Dr. Codd Was Right: The Next Revolution and Alternate Storage Propositions

Lisa Murkowski, Swamp Critter

The world is not linear.
-- Dr. McElhone/1974

Power tends to corrupt; absolute power corrupts absolutely.
-- Lord Acton/1887

We have a golden share, which I control, or the president controls. Now I'm a little concerned whoever the president might be, but that gives you total control.
-- Mad Dictator Don/2025 [the march of dictatorship shambles on]

I think we are on the verge of losing vaccines for this country, from this country. And the reason is that Robert F. Kennedy Jr. will hold up a paper, in the next four or five months, that says it's aluminum in vaccines that are causing a whole swath of problems, including autism. I think he is about to destroy vaccines in this country. I do.
-- Dr. Paul Offit/2025 [may the MAGA and MAHA be with you]

There's not a single example of things working out for the appeaser.
-- Nicolle Wallace/2024 [like this? the next extortion is on the way]

I have had to explain and re-explain and re-explain and re-explain, you know, how relational databases work, what is an eigenvector, what is dimensionality reduction.

-- Christopher Wylie/2018

... but Flash-based storage has such a different performance profile from rotating media, that I suspect that it will end up having a large impact on filesystem design. Right now, most filesystems tend to be designed with the latencies of rotating media in mind.

-- Linus Torvalds/2007

I believe quite strongly that, if you think about the issue at the appropriate level of abstraction, you're inexorably led to the position that databases must be relational.

-- Chris Date/2009

This Week's thought

High levels is toxic, no doubt about it. Is the mercury that we're exposed to routinely toxic? The answer is no. If it was, we'd have to move to another planet.
-- Dr. Paul Offit/2025 [a Real vaccine expert]

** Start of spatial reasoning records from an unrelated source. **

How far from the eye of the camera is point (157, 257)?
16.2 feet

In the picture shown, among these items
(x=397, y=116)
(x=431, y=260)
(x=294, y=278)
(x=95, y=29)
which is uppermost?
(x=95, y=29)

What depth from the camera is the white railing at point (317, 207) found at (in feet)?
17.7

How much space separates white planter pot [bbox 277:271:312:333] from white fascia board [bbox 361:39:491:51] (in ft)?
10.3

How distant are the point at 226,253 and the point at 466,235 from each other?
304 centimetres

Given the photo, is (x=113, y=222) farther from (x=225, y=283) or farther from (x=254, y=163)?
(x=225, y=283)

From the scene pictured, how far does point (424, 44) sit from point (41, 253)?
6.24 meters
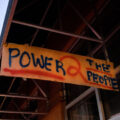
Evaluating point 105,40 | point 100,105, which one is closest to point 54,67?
point 100,105

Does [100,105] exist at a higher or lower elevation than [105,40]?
lower

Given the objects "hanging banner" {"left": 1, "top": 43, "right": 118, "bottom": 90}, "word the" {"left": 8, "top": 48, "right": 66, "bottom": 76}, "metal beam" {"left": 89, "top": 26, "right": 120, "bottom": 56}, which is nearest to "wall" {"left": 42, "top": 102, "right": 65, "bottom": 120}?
"metal beam" {"left": 89, "top": 26, "right": 120, "bottom": 56}

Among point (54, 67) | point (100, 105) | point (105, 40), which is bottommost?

See you next week in a brand new show^{©Heckle and Jeckle}

Therefore:

In a time of SSD, multi-core/processor, two terabyte memory and Optane App Direct Mode (RIP) machines, there is no reason not to build from BCNF data. Time to do what Dr. Codd demonstrated. Technology has finally caught up with the maths.

29 March 2009

The Next Revolution and Alternate Storage Propositions

I've spent the last few days reading Chris Date's latest book, "SQL and Relational Theory". One buys books as much to provide support to the author, kind of like alms, as to acquire the facts, thoughts, and opinions therein. Kind of like buying Monkees albums; one doesn't really expect to hear anything new. I may post a discussion of the text, particularly if I find information not in previous books.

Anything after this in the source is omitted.